Welcome to Inner Wits

Many photo and design blogs focus on gear, on technique, and on “how to become a professional”. This is not one of those.This blog is about what inspires me to make images.  I hope you will find inspiration here, too.We live in bodies, so most of us are aware of the five inner senses (or “wits”, as Shakespeare described them.)  Taste, touch, smell, sight, and sound each correspond to tongue, skin, nose, eyes and ears.  Not all are intact in each of us, and not all of us fully use even that which is intact, but these are the primary channels of input for human experience on this planet.Socrates, Shakespeare, and others also described a group of five inner wits.  The precise list is not widely agreed upon, but this set serves me well:

  • common sense (an ability to formulate a model from a variety of input from the external senses),
  • imagination (the ability to form images of things in our minds),
  • fantasy (the ability to conceptualize and visualize things that have not been experienced),
  • estimation (or instinct, a subconscious, perhaps innate “knowing”), and
  • memory (ability to recall past experiences).

So why is this important to a photo blog?

When we understand what impels us to make and share images, we make better images.  Yes, the gear helps make it possible to capture the image.  And technique helps make the image legible.  Rules of composition, technical perfection, the magic moment, the perfect light… we’ve come to accept these as the holy grail of salable images.

Yet, images that possess none of that still rise to the level of art, win Pulitzers, and change worlds.

Images that engage our inner wits engage our desire to create meaning.
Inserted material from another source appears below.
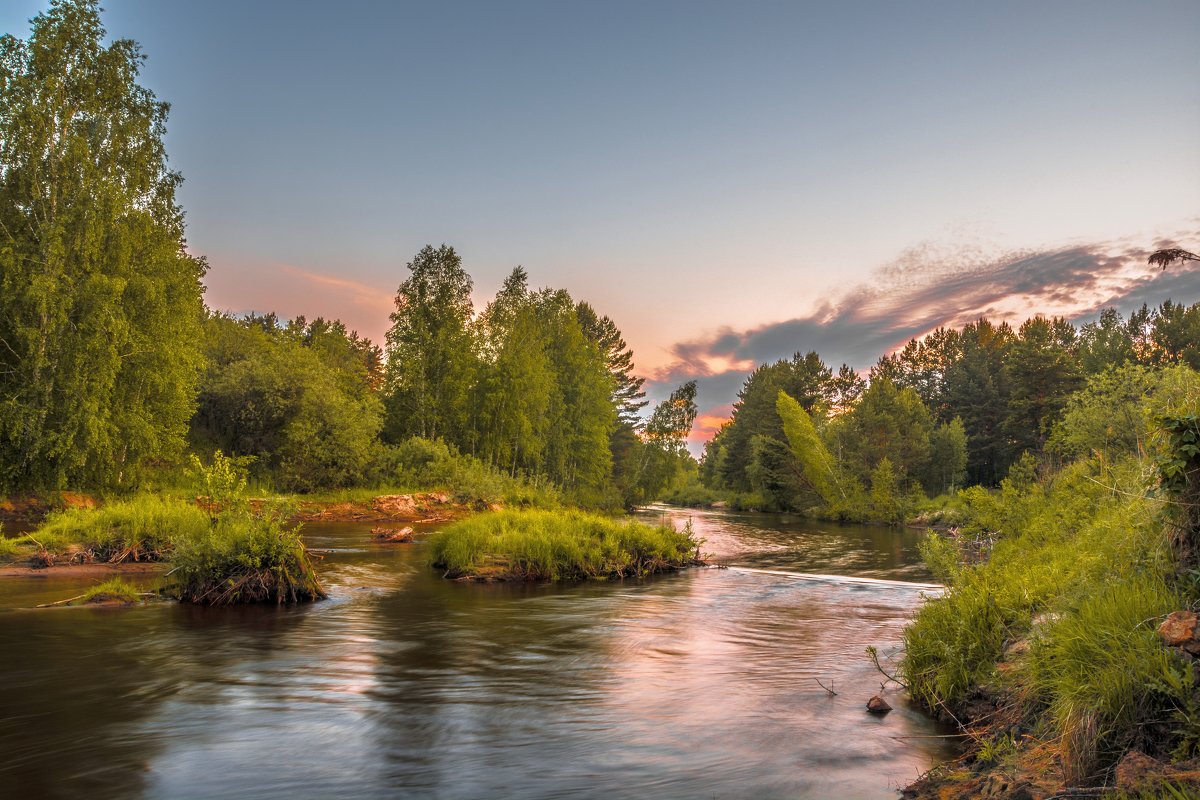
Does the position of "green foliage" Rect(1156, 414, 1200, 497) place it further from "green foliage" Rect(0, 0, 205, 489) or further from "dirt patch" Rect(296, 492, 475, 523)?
"dirt patch" Rect(296, 492, 475, 523)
Once that happens, our willingness to travel with the artist increases, and we can be moved — however slightly — we can be moved into a new relationship with our world.
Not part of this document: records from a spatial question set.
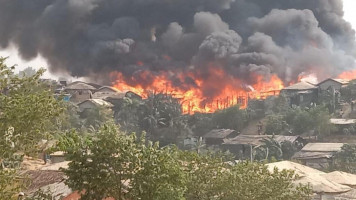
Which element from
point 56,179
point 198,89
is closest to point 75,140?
point 56,179

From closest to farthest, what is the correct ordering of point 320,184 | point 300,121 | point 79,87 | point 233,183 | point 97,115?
point 233,183
point 320,184
point 300,121
point 97,115
point 79,87

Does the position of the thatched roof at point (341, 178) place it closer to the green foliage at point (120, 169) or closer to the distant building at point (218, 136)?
the green foliage at point (120, 169)

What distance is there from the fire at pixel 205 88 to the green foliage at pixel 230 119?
35.0 feet

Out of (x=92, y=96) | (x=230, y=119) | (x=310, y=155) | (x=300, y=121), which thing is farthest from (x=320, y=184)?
(x=92, y=96)

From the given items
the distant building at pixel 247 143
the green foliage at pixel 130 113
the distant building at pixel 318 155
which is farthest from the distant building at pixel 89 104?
the distant building at pixel 318 155

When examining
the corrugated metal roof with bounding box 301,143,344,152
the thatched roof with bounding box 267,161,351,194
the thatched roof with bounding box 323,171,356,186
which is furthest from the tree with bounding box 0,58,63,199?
the corrugated metal roof with bounding box 301,143,344,152

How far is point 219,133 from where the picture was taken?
54.9 meters

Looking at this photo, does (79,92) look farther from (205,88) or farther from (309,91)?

My definition of art starts there.

Finding one’s unique voice starts there, too.

In this blog, a kind of daily journal, I am simply going to post a photo, and tag it with one of the inner wits. Sometimes an essay, observation or poem will accompany it.  Experiments and conversation-starters these entries are intended to inspire discussions about the artistic value of connecting the inner wits to outer expression.